Horse Hooves

A horse’s hooves hoof consist of three basic parts: the wall, the sole and the frog. All three are horny structures that are nonsensitive, lacking nerve endings and blood supply.

Their hooves grow throughout their life. Domesticated horses need their hooves trimmed as they are not running on hard terrain or for long periods of time, which wears their hooves down. Some horses need shoes for corrective reasons like hooves not growing even, for more support if they have internal hoof issues or arthritis, if their hoof quality is poor, as well as many other reasons.

Structure of the Hoof

Wall

The wall is the visible part of the hoof when the foot is on the ground. It encircles the foot and at the heels is inclined inwards to form the bars. The wall grows downward from the coronet, just like a fingernail. In the barefoot state the rate of growth generally equals the rate of wear. 

Sole

The sole protects the foot from injury from below. In a healthy state it is slightly concave, like a saucer turned upside down. Thus helping to give the horse a better grip when moving over uneven ground.

Frog

The frog is nature’s anti-slipping and shock-absorber device. It is the first part of the foot to make contact with the ground. Because a lot of leg injuries result from horses slipping or from pounding on hard surfaces, the importance of a healthy frog cannot be over emphasized.
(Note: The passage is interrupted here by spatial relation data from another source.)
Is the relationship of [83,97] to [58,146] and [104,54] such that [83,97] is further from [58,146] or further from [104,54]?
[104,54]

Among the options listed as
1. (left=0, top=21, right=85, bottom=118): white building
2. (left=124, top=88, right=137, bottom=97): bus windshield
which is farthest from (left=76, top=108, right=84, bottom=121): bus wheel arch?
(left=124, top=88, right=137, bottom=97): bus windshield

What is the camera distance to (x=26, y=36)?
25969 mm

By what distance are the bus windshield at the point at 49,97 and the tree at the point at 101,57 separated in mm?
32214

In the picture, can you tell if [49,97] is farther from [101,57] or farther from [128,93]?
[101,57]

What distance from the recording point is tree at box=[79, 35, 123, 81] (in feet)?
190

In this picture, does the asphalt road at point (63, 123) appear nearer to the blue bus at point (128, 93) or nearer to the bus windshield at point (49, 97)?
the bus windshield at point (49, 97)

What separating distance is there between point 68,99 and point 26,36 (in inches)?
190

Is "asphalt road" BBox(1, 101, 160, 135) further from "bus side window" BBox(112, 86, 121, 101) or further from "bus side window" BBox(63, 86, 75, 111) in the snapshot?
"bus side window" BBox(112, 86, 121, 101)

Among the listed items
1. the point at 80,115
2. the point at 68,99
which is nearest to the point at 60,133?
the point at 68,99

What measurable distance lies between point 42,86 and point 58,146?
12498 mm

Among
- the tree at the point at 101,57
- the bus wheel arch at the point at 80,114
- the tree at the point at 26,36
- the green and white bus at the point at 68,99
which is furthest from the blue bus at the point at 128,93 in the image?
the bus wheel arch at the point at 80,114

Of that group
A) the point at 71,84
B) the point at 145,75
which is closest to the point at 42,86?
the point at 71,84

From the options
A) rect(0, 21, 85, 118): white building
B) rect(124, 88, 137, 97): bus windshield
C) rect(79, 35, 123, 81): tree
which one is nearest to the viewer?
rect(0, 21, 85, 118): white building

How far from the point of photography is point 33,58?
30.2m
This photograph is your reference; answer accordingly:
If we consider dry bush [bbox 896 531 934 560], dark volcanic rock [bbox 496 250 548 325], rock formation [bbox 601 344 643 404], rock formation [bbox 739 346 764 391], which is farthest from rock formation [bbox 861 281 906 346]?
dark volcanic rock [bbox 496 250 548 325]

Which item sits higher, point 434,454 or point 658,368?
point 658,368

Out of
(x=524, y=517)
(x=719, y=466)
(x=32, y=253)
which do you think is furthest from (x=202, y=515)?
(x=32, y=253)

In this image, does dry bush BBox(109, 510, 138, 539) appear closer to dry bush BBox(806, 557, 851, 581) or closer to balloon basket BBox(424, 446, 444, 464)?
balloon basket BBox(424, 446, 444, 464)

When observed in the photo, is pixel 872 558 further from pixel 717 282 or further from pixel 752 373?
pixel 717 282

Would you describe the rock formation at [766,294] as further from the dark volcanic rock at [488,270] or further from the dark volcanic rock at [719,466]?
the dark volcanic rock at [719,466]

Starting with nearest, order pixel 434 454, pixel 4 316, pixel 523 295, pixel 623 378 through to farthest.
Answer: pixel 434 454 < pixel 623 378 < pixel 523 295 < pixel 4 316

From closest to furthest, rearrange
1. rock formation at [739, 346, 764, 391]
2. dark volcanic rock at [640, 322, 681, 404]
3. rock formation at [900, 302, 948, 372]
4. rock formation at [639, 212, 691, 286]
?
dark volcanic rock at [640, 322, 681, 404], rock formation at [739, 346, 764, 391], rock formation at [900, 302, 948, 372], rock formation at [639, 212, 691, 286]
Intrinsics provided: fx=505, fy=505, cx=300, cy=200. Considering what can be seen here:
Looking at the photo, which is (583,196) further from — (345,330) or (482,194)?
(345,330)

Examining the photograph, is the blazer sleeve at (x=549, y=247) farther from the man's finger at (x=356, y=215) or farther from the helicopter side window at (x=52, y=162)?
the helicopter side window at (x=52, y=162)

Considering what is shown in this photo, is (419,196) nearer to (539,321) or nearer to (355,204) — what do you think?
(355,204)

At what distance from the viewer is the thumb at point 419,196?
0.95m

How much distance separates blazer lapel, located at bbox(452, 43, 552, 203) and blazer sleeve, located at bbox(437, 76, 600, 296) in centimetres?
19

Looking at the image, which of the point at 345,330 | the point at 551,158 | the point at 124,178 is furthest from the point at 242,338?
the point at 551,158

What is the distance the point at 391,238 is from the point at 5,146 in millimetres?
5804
Get to know the Zoo’s Farrier

Jimmy L'Odense

A farrier is a person whose job involves taking care of horses’ hooves and shoeing them if they need protection. Jimmy L’Odense, has bee a farrier for 16 years! He has been shoeing for the Phoenix Zoo on and off since 2006. Horses and helping horses and their owners is in his blood. Jimmy loves being a farrier because of his love for horses and horse people. He also enjoys his profession, because it is very satisfying when he sees a horse hurting before his hoof trim, and after he corrects their hooves they walk off “sound” (not limping).

A farrier is a very specific skill that not anyone can learn easily, it takes years of experience and knowledge to know the anatomy of the hoof and how to balance it properly. They need to be able to recognize a proper gait/movement of the horse and identify if the horse is hurting anywhere in their hoof. The old saying “no hoof, no horse” holds true. If the horse has an unbalance, unhealthy, or injured hoof it is detrimental to their survival.

The Process

Alll of our horses at the Phoenix Zoo have different shoeing needs; depending on age, hoof quality, what kind of work they have had done in the past, and any medical issues (for example arthritis). Our horses are trimmed every six or eight weeks, while others are left barefoot and don’t need shoes. Some of our horses only need shoes on the front hooves, while others are shod on all four hooves.

The Process:
1. Use hoof knife to trim out old overgrown sole (bottom of hoof).
2. Use nippers to trim hoof wall growth and balance hoof (tools to get the right angle etc.).
3. Rasp hoof to make it smooth and take off small amounts of growth.
4.Take horse shoe and measure how it should fit on the horse.
5. Get the horse shoe hot in the forge.
6. Shape horse shoe while it is hot.
7. Cool shoe and nail it on hoof.
8. Bend down and cut off the end of the nails (called clenches).
9. Take the clenchers and clench down the nails.
10. Run the rasp over the nails to make it smooth.

Goat Pedicure

4-and-a-half-year-old Merryweather, a Nigerian dwarf goat, and 12-year-old Lola, a mini LaMancha goat, are given a “goat pedicure” from their amazing keepers!

The Phoenix Zoo is home to 24 goats.They have the excess hoof wall growing over their sole trimmed, as well as their dew walls checked every four weeks. Sometimes the hooves don’t grow straight, and we have to do corrective trimming, which requires more frequent trimming to balance the hoof.

Miniature Jersey Cows

The Phoenix Zoo is home to two miniature Jersey cows, Queenie, who will be two on April 1, and Teenie, who will be two on July 18!

Queenie’s keepers are working to get her comfortable with having her hooves trimmed and the feeling of tools on her feel, like what the farrier will be using. They do this daily by picking her feet up and running their hands fully up and down her legs.

This process takes a lot of patience and consistency, but she should be ready for her first trim in a couple months! Teenie, on the other hand, is already a pro with having her keepers pick up her feet!

It is important for miniature Jersey cows to have their hooves trimmed, because they do not wear their hooves down fast enough to keep up with the rate of growth. Like our fingernails, hooves need to be trimmed!